Netflix’s hit show 13 Reasons Why, about the suicide of high-schooler Hannah Baker, has monumentally failed its target audience. Directed mostly toward high school students, 13 Reasons plays out like every teenage revenge fantasy anyone ever had. “They’ll be so sorry when I’m gone.”
First, let me just say depression is something I’ve struggled with in big ways since I was in high school. I started taking antidepressants when I was 15. I honestly don’t know what “normal” feels like. Depression is a struggle, and when a television series is able to capture that hopelessness — the flailing, the drowning — it’s something special. Bojack Horseman and Lady Dynamite are two Netflix shows that portray depression in a real, gut-wrenching, unflinching way. That’s what 13 Reasons Why is trying to be: another incredible, accurate portrayal of depression.
What it instead becomes is a somewhat dangerous show that basically plays out like every gross revenge fantasy any teenager has had.
When Hannah Baker has had enough of her life and being treated poorly by all the kids at school, she slits her wrists in a bathtub, leaving behind 13 tapes to be given to 13 different people who she holds responsible for her suicide. Aside from the fact that she put the person who was basically the only person who ever treated her with any amount of decency on the tapes, she also put people on them that did things like “put her on a list of hot girls” and “stopped trying to pursue her after she screamed at them to stop.” In a world where consent seems to be a really confusing concept for high school boys to understand, maybe it’s a poor idea to make two of your characters “hold responsibility” in her suicide for actually listening to her when she says the word “no”!
Credit where credit’s due, though, 13 Reasons Why has a great cast full of great actors that keep you engrossed, even as the story might make you a little angry at the television. Dylan Minnette as central character Clay and Katherine Langford as Hannah Baker both give great performances. The writing is aces, the performances are top notch, and the story is engrossing enough to actively make me hate everything about Hannah Baker. It takes a talented group of people to make you actively dislike a fictional character.
That’s about the only way 13 Reasons Why succeeds though. There seems to be a divide in the people who watch it, too. Many folks who have personally struggled with or been affected by suicide know how not okay and unrealistic this portrayal is. First of all, Hannah is never shown seeking out any options. Never once raising her feelings to her parents, the only time she ever approaches the adults in her life is literally right before she decides to kill herself, and the guidance counselor she goes to basically displays a criminal level of irresponsibility in dealing with her. Her parents are too absorbed in their failing business to look for any of the telltale signs in their daughter, but oh wait, it’s not like she’s actually showing anything to them anyway so, so much for that. She never tries any medication, any therapy. Even the recording of the 13 different tapes about her experiences didn’t provide an ounce of catharsis. The closest she gets to that is in the moments right after she’s done, when she decides to give the guidance counselor a try.

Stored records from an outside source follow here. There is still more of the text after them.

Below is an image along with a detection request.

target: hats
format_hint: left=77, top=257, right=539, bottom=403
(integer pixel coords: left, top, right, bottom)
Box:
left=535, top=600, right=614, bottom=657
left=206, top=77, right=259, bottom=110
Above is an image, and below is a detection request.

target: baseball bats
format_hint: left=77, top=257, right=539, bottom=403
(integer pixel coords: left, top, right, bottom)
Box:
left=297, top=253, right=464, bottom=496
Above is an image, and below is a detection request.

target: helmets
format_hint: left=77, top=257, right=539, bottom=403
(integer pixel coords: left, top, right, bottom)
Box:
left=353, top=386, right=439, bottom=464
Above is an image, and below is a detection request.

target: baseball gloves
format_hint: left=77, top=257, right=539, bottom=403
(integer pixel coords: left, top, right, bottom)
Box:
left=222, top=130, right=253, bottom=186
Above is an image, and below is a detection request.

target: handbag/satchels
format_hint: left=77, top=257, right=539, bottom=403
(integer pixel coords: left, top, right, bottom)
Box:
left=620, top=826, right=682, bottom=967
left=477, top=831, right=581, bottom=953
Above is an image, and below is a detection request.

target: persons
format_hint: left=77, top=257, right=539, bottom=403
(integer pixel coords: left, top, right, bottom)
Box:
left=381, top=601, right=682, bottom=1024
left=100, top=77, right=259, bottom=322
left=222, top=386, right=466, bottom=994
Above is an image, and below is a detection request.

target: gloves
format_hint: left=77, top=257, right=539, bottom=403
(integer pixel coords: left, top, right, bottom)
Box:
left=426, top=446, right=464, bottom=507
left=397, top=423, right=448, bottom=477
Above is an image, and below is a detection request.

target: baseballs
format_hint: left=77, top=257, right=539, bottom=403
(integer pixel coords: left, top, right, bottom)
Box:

The last two episodes of this show feel like they belong to some other show entirely. That’s when the show gets to its darkest, with Hannah’s rape and suicide unfolding. The portrayal of sexual assault is hard to watch, as is the suicide itself. That’s the one thing I thought the show did well. I had to leave the room, it was too much. Usually when a young woman decides to slit her wrists in film and television, there are candles and soft music. There’s a romanticized feel to everything. She winces slightly as she cuts and then gently falls asleep. For Hannah, it shows the pain. It shows a kind of terror I imagine many go through. It was at this point I had to leave the room. I could hear her Mom come in and didn’t need to see the immediate aftermath of her decision.
Having just been renewed for season two, we aren’t done with the kids of 13 Reasons Why. Hannah’s story may be over, but the impact she had is sure to be felt by those kids for years. That’s why I disagree with it so much. Like I said, it’s a revenge fantasy playing out. She wanted people to be sorry that she was gone, to regret what they did to her, to acknowledge what they did to her. Well, what better way to do all that than posthumous blackmail, right? Maybe in season two they’ll deal with some of the things actual mental health professionals have pointed out to them.